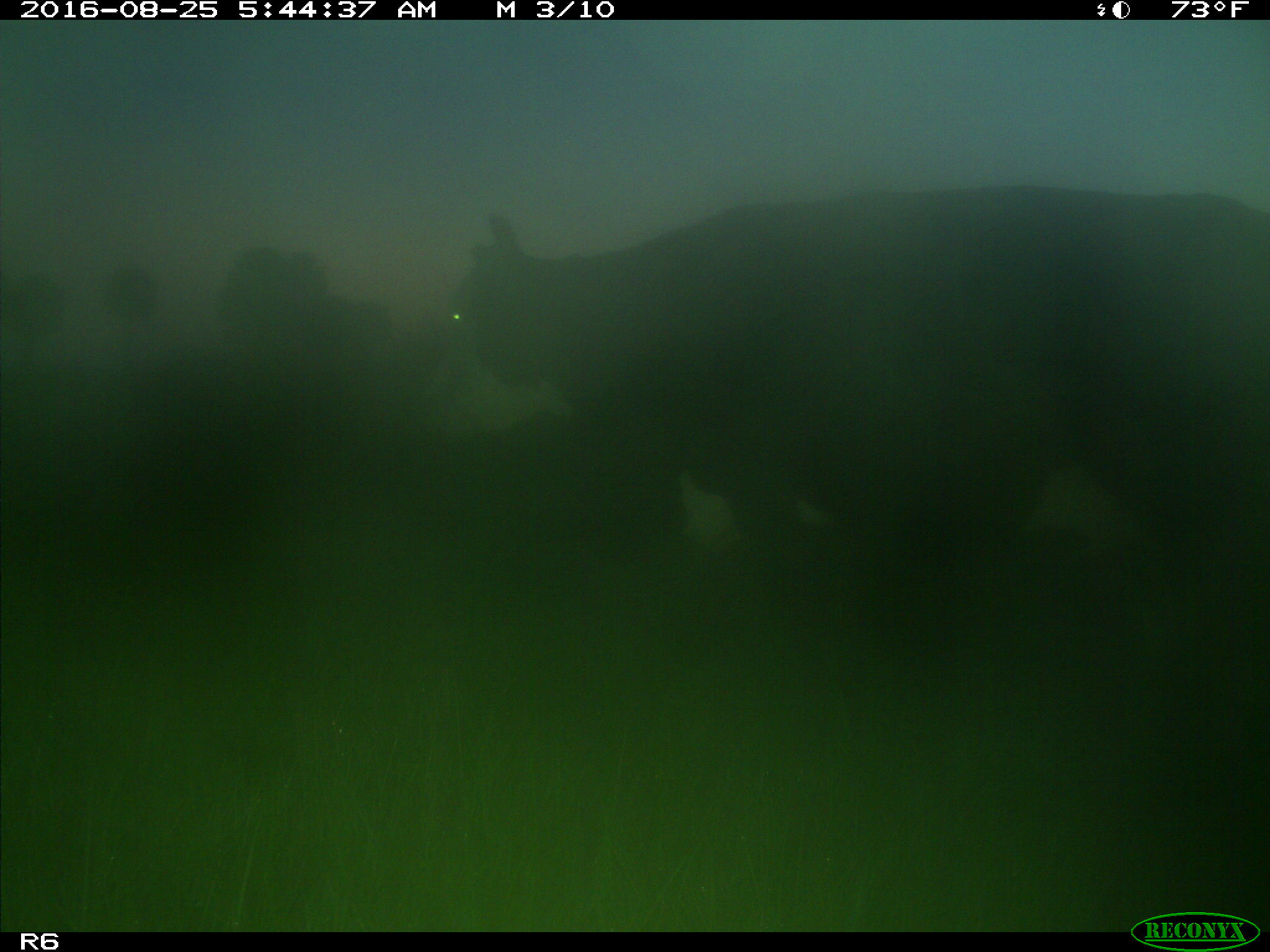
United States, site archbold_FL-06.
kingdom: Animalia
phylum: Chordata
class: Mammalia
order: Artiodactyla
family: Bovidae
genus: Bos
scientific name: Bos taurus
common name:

:: Assignment ::
In the material above, repeat each entry exactly and omit every picture.

:: Completed exercise ::
United States, site archbold_FL-06.
kingdom: Animalia
phylum: Chordata
class: Mammalia
order: Artiodactyla
family: Bovidae
genus: Bos
scientific name: Bos taurus
common name:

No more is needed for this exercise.